■ **KUTIPAN HALAMAN**
# # # #
Ini Pandangan Apindo Terkait Tindak Pidana Korupsi Masuk Hukum Pidana

“Pidana itu sebetulnya subjeknya adalah pelaku/individu. Tidak tepat kalau dipasalkan ada tindak pidana korporasi yang sebetulnya yang melakukan kesalahan hanyalah beberapa orang di dalam korporasi itu, tapi bisa mengakibatkan seluruh perusahaan dibekukan atau dicabut izinnya,” kata Ketua Apindo Hariyadi Budi Santoso Sukamdani di Jakarta pada Kamis (20/10/2022).
“Pidana itu sebetulnya subjeknya adalah pelaku/individu. Tidak tepat kalau dipasalkan ada tindak pidana korporasi yang sebetulnya yang melakukan kesalahan hanyalah beberapa orang di dalam korporasi itu, tapi bisa mengakibatkan seluruh perusahaan dibekukan atau dicabut izinnya,” kata Ketua Apindo Hariyadi Budi Santoso Sukamdani di Jakarta pada Kamis (20/10/2022).

Gemapos.ID (Jakarta) - Asosiasi Pengusaha Indonesia (Apindo) menilai klausul tindak pidana korporasi yang masuk ranah hukum pidana tidak tepat karena seharusnya masuk ke dalam ranah perdata.
# # # #
■ **TUGAS ANDA**
• a. Menurut kutipan halaman tentang pandangan Apindo, klausul tindak pidana korporasi seharusnya masuk ke ranah hukum apa?
• b. Kutip seluruh baris catatan sumber tanpa mengubah satu kata pun.
Kutipan halaman di atas tidak berkaitan dengan catatan yang menyusul.

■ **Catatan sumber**
# # # #
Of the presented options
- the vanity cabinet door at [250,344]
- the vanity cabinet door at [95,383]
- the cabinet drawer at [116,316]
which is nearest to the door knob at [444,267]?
# # # #
■ **JAWABAN TERTULIS**
• a. Ranah perdata.

• b.
Of the presented options
- the vanity cabinet door at [250,344]
- the vanity cabinet door at [95,383]
- the cabinet drawer at [116,316]
which is nearest to the door knob at [444,267]?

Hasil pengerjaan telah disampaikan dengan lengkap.